Clarissa Pinkola Estés, Ph.D., American poet, psychoanalyst and post-trauma specialist, says in Letter to a Young Activist During Troubled Times, "One of the most important steps you can take to help calm the storm is to not allow yourself to be taken in a flurry of overwrought emotion or despair – thereby accidentally contributing to the swale and the swirl. Ours is not the task of fixing the entire world all at once, but of stretching out to mend the part of the world that is within our reach.

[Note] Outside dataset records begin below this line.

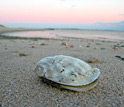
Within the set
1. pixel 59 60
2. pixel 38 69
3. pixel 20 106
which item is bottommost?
pixel 20 106

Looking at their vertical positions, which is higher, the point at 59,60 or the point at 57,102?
the point at 59,60

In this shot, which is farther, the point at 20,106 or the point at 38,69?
the point at 38,69

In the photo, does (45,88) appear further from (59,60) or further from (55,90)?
(59,60)

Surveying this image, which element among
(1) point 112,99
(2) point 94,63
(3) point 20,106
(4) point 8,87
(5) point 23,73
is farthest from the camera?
(2) point 94,63

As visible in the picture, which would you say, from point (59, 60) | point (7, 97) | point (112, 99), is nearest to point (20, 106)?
point (7, 97)

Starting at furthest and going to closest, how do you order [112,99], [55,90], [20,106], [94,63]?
[94,63], [55,90], [112,99], [20,106]

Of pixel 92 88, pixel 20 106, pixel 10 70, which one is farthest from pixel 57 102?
pixel 10 70
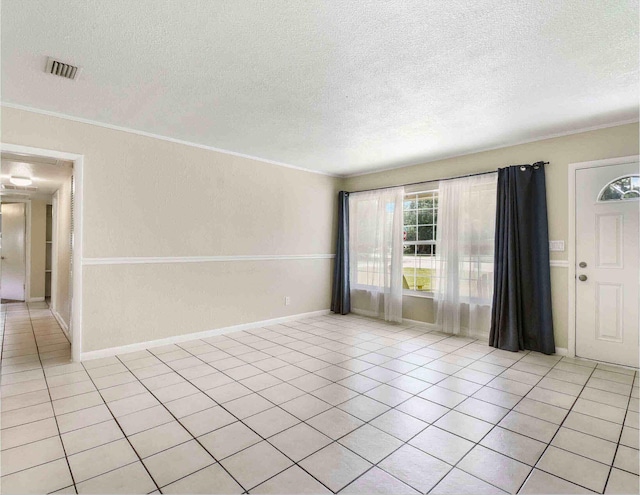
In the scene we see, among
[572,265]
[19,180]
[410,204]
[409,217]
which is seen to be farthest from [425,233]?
[19,180]

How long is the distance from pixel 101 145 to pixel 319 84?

"Any small, calm thing that one soul can do to help another soul, to assist some portion of this poor suffering world, will help immensely.

"It is not given to us to know which acts or by whom, will cause the critical mass to tip toward an enduring good. What is needed for dramatic change is an accumulation of acts – adding, adding to, adding more, continuing. We know that it does not take “everyone on Earth” to bring justice and peace, but only a small, determined group who will not give up during the first, second, or hundredth gale.”